Amherst Bulletin | Also serving Hadley, Leverett, Pelham, Shutesbury, Deerfield, Sunderland

Global warming, peak oil affect town's land policy

Published on December 21, 2007

It's cold and snowy as I write, the wind is blowing, and the furnace is running full tilt; it's a good time to think about oil and global warming.

It might seem that these are not local issues. Energy policies are set at the federal level, global warming is addressed - or not - by international treaties negotiated in Kyoto, Bali and elsewhere.

The fact is, however, that these are local concerns. Global warming can only be slowed, let alone reversed, through the actions of governments at all levels, businesses and individuals. Like many communities around the world, though not nearly enough, Amherst has recognized this and developed a local Climate Action Plan aimed at reducing greenhouse gas emissions locally. This is a first step; our ability to implement the plan depends on policy decisions over the next few years.

Energy supply is also a local issue. "Peak oil" - the point at which global oil production begins a permanent decline - is a reality and, although experts disagree on the exact timing, it is clear that our well-being in the coming decades depends on how well we prepare now for energy shortages and high energy prices.

The challenge, locally as well as nationally, is not just in acknowledging the new reality, but also in revising assumptions about how things work and what is good economic policy. I doubt that many Bulletin readers agree with the Bush administration that mandatory limits on carbon emissions are bad for the economy. Instead, I expect most accept that such limits are essential to long-term economic health, and recognize that, in the short term, making the shift can be an economic stimulator as new technologies and new businesses respond to such a policy.

Just as national economic strategies need to change (stop subsidizing oil and auto industries; embrace alternative energy and conservation as economic stimuli) so, too, do local strategies. We need an economy based less on the automobile, with small local businesses serving people where they live. We need local production of food and other products, as shipping goods thousands of miles becomes prohibitively expensive. Policies supporting farming, energy efficiency and public transportation will protect our economy in the long run and stimulate it in the short term.
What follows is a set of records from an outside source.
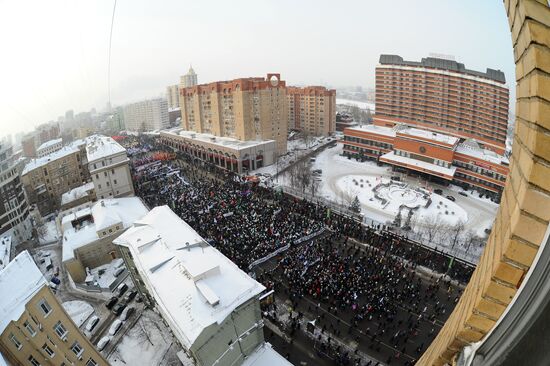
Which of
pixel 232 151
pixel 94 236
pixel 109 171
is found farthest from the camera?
pixel 232 151

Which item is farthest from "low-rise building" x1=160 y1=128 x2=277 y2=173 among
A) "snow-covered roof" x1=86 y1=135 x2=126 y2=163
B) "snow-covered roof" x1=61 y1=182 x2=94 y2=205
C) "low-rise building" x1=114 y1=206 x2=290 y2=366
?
"low-rise building" x1=114 y1=206 x2=290 y2=366

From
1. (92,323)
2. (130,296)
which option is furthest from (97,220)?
(92,323)

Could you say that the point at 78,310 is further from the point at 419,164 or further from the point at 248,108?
the point at 419,164

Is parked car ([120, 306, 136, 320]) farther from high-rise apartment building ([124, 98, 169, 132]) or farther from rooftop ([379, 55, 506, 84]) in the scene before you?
high-rise apartment building ([124, 98, 169, 132])

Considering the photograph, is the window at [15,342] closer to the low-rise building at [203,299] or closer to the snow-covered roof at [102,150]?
the low-rise building at [203,299]

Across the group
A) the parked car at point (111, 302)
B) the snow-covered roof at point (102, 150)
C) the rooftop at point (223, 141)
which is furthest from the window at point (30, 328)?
the rooftop at point (223, 141)

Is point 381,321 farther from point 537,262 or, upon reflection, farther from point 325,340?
point 537,262
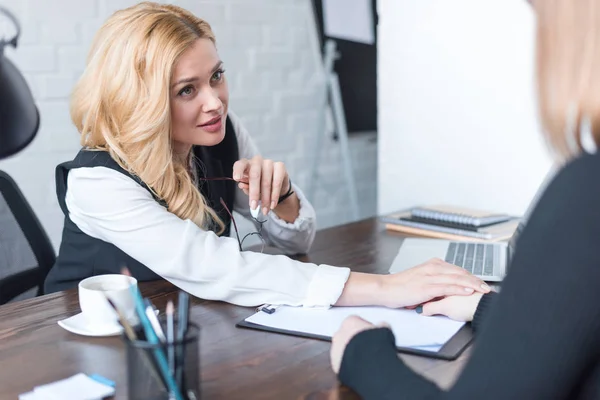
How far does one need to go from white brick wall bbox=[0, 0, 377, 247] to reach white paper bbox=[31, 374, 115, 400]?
1.41 meters

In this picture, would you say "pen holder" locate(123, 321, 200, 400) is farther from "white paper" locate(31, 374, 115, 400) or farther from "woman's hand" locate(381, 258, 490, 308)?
"woman's hand" locate(381, 258, 490, 308)

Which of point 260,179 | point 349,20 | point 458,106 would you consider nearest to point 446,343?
point 260,179

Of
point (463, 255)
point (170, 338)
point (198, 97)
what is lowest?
point (463, 255)

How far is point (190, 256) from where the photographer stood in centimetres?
122

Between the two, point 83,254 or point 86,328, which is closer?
point 86,328

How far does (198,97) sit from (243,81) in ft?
4.58

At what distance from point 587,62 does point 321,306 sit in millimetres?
631

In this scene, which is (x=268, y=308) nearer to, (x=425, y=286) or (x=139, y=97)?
(x=425, y=286)

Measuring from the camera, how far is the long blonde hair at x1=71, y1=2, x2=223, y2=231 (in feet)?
4.49

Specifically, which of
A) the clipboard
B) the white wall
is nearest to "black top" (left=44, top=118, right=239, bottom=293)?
the clipboard

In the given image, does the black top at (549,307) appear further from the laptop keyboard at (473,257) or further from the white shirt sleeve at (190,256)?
the laptop keyboard at (473,257)

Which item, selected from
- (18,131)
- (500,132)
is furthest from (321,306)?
(18,131)

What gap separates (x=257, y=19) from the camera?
286 cm

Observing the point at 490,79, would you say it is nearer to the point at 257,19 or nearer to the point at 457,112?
the point at 457,112
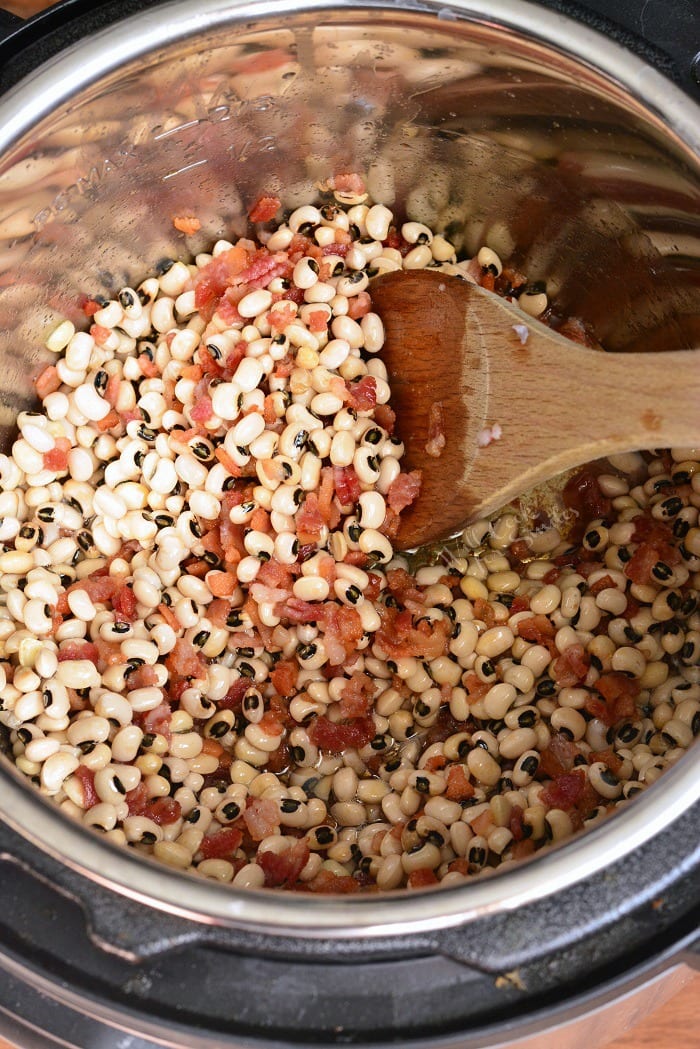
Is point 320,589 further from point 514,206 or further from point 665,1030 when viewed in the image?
point 665,1030

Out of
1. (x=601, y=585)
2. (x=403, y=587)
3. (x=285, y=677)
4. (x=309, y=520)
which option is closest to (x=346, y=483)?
(x=309, y=520)

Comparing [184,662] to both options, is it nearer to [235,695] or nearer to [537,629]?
[235,695]

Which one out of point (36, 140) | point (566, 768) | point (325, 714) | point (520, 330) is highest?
point (36, 140)

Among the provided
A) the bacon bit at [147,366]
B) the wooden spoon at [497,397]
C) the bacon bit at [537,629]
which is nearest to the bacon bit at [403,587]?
the wooden spoon at [497,397]

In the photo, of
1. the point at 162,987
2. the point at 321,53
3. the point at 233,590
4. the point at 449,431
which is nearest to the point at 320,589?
the point at 233,590

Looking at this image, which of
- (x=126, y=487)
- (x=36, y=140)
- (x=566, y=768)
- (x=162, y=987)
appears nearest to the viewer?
(x=162, y=987)

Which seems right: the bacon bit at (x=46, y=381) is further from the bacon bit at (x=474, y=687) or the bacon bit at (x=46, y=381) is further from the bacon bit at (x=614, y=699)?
the bacon bit at (x=614, y=699)
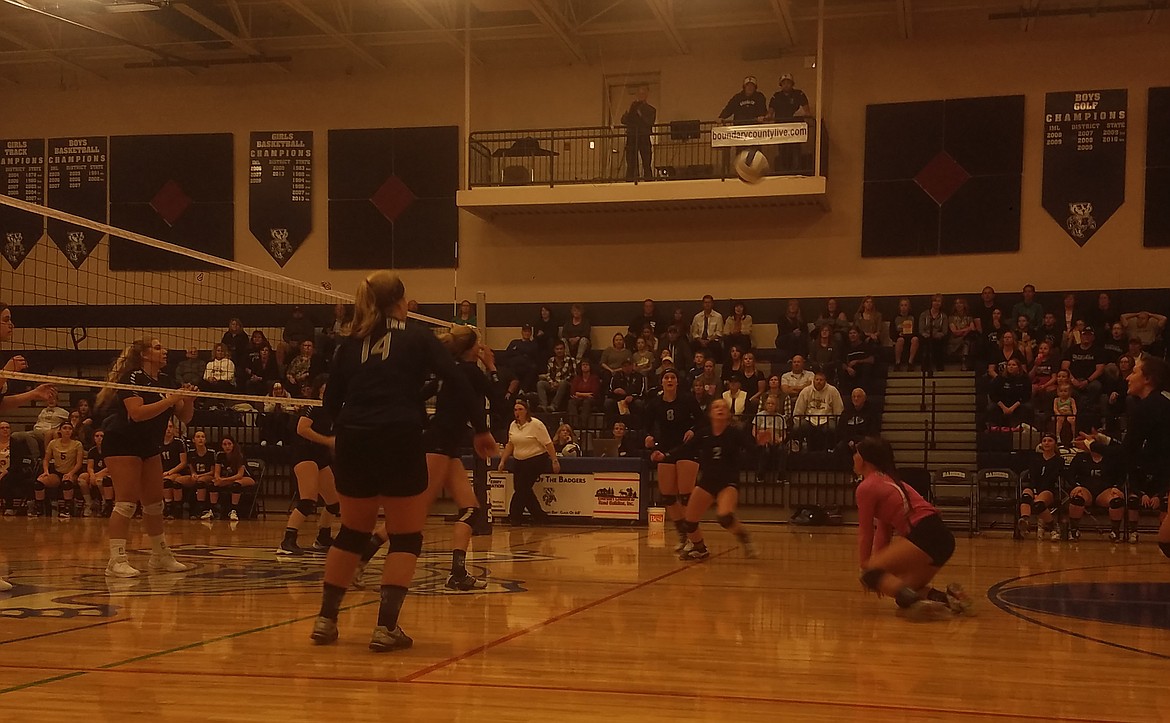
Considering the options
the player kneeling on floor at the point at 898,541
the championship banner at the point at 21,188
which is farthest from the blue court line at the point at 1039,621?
the championship banner at the point at 21,188

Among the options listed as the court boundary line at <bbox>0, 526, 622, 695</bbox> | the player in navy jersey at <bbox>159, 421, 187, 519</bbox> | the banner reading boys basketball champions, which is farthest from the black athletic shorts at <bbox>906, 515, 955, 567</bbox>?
the banner reading boys basketball champions

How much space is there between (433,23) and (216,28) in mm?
4155

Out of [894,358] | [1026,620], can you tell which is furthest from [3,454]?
[1026,620]

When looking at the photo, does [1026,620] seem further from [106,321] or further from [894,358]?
[106,321]

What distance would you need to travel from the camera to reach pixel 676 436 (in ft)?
37.2

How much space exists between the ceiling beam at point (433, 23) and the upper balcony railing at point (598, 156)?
71.7 inches

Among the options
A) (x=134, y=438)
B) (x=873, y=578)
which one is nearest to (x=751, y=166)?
(x=134, y=438)

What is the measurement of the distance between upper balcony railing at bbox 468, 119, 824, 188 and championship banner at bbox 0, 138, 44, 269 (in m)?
9.92

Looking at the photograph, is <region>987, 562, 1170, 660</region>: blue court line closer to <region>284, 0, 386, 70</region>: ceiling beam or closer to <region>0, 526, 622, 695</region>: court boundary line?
<region>0, 526, 622, 695</region>: court boundary line

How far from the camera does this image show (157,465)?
348 inches

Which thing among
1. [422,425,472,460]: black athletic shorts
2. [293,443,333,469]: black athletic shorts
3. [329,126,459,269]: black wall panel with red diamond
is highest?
[329,126,459,269]: black wall panel with red diamond

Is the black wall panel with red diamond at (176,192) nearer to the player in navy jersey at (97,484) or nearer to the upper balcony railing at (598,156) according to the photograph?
the upper balcony railing at (598,156)

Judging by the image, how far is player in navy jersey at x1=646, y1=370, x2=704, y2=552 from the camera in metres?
11.2

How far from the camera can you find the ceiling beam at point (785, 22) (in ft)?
65.8
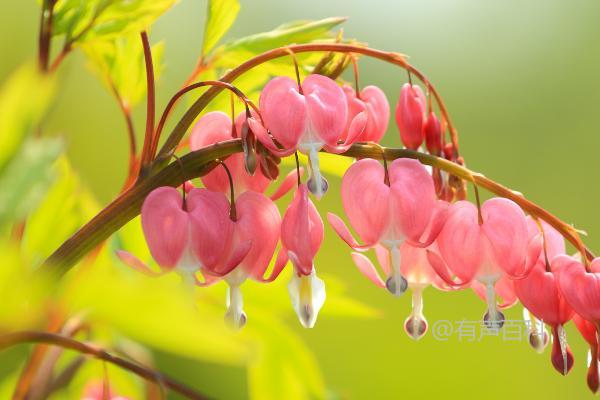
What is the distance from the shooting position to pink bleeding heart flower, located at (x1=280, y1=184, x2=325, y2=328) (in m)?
0.55

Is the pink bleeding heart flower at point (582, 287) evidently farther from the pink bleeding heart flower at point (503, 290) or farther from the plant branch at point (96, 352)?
the plant branch at point (96, 352)

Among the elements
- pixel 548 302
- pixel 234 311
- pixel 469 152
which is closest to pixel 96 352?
pixel 234 311

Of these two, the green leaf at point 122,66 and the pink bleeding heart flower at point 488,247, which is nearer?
the pink bleeding heart flower at point 488,247

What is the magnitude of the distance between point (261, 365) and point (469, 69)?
4.13 meters

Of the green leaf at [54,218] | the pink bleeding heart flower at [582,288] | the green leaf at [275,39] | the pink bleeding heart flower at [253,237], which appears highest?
the green leaf at [275,39]

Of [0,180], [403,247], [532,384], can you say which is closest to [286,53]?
[403,247]

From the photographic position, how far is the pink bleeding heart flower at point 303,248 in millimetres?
550

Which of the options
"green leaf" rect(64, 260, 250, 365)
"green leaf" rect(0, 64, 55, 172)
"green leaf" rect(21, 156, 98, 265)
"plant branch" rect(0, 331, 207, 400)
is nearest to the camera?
"green leaf" rect(64, 260, 250, 365)

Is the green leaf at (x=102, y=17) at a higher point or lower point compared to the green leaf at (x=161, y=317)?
higher

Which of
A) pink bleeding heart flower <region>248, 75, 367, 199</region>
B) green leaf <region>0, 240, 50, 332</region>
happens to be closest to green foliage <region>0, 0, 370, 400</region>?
green leaf <region>0, 240, 50, 332</region>

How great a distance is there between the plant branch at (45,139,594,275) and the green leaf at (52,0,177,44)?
13 centimetres

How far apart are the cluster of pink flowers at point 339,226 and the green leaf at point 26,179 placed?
175 mm

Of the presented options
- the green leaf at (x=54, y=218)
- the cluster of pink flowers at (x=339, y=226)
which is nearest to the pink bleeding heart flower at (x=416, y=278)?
the cluster of pink flowers at (x=339, y=226)

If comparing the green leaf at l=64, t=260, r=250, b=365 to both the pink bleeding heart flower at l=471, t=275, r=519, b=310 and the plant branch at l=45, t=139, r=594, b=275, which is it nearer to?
the plant branch at l=45, t=139, r=594, b=275
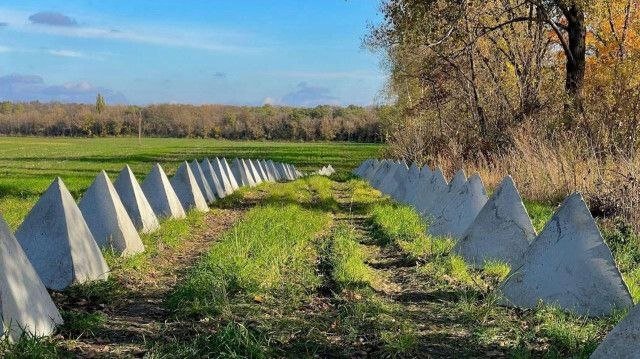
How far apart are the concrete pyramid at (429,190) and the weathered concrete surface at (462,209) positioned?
40.2 inches

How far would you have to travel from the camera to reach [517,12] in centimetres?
2452

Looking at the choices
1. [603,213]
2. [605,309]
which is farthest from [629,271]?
[603,213]

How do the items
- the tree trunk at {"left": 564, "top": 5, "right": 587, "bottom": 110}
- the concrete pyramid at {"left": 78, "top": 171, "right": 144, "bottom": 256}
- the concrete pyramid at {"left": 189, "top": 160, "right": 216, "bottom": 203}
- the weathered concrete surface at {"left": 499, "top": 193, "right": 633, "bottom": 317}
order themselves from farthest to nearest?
the tree trunk at {"left": 564, "top": 5, "right": 587, "bottom": 110} → the concrete pyramid at {"left": 189, "top": 160, "right": 216, "bottom": 203} → the concrete pyramid at {"left": 78, "top": 171, "right": 144, "bottom": 256} → the weathered concrete surface at {"left": 499, "top": 193, "right": 633, "bottom": 317}

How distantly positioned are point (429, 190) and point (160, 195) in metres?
4.86

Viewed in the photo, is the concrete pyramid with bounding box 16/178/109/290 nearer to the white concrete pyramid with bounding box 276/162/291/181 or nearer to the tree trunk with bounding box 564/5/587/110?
the tree trunk with bounding box 564/5/587/110

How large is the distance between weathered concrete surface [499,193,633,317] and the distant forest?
11437 cm

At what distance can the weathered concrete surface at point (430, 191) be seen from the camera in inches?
466

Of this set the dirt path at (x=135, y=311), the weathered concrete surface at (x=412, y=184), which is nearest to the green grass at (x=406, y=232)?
the weathered concrete surface at (x=412, y=184)

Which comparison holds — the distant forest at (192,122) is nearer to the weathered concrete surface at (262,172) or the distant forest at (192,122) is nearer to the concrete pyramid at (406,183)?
the weathered concrete surface at (262,172)

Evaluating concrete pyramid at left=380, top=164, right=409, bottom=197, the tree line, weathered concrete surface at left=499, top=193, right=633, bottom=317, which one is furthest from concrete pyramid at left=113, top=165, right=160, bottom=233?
the tree line

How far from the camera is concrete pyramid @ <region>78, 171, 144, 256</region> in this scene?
8.15 metres

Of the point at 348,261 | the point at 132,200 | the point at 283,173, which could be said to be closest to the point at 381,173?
the point at 283,173

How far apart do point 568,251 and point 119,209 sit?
5.13 meters

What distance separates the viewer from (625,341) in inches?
157
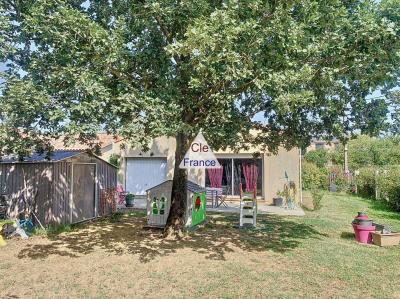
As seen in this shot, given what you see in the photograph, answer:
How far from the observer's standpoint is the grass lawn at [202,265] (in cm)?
663

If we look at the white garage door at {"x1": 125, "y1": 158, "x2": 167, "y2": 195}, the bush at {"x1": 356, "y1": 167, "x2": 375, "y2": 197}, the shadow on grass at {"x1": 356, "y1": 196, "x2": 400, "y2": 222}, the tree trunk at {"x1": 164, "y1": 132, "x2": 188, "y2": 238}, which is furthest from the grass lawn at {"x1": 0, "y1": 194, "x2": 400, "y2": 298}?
the bush at {"x1": 356, "y1": 167, "x2": 375, "y2": 197}

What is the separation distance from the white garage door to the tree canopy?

In this context, recent resistance to land preservation in our town, based on the argument that what there is an imbalance between conservation and economic development, is unfortunate and wrong-headed. For example, during debate in Town Meeting last spring, several influential members spoke against purchasing development rights to (and thereby preserving) valuable farmland in North Amherst, on economic grounds. One even argued that before we "tie up" more land in agricultural use "in perpetuity," we should understand the implications of making it impossible to use this land for economic development.

Not only does this invert reality in terms of what we understand as irrevocable (we are told that the decision not to destroy a resource needs to be thoroughly vetted, whereas day after day, landowners are allowed to remove topsoil and permanently convert arable land to unproductivity), but it misses the point that sustainable economic development depends, now more than ever, on the careful use of our natural resources.

Changing our thinking is hard, and in times of tight budgets, it is particularly difficult to take a longer-term view. However, global warming and energy uncertainty are no longer in some distant future, and we need to understand economic development in this context. Preserving land isn't simply a quality-of-life issue, based on the aesthetics of bucolic vistas or love of the outdoors; it is an economic necessity.

In the Amherst town seal, book and plow reflect the history that made our town, but they also point to resources we can draw on as we look toward the future. Recent discussions of potential economic development have focused on the book - economic spin-offs from university research, for example - but less attention has been paid to the plow.

With peak oil and rising energy prices, land resources are gaining in value. Food production now competes with agricultural energy production, as reflected in the push for ethanol in the federal energy bill and business initiatives such as the local start-up SunEthanol. The growing interest in local foods, combined with rising economic cost of shipping food, means increased demand for food produced here in the Pioneer Valley. There is great potential in the coming years for local farmers to provide for the cities to the south and for local businesses to develop to complement and support this development.

We can't afford, nationally or locally, to continue to trade off environmental protection against supposed economic development necessities. Rather, we need to figure out how to make preservation and sustainable use of our natural resources the basis of a stable economy in times of energy uncertainty.

Jim Oldham is a Town Meeting member and is also on the Comprehensive Planning Committee.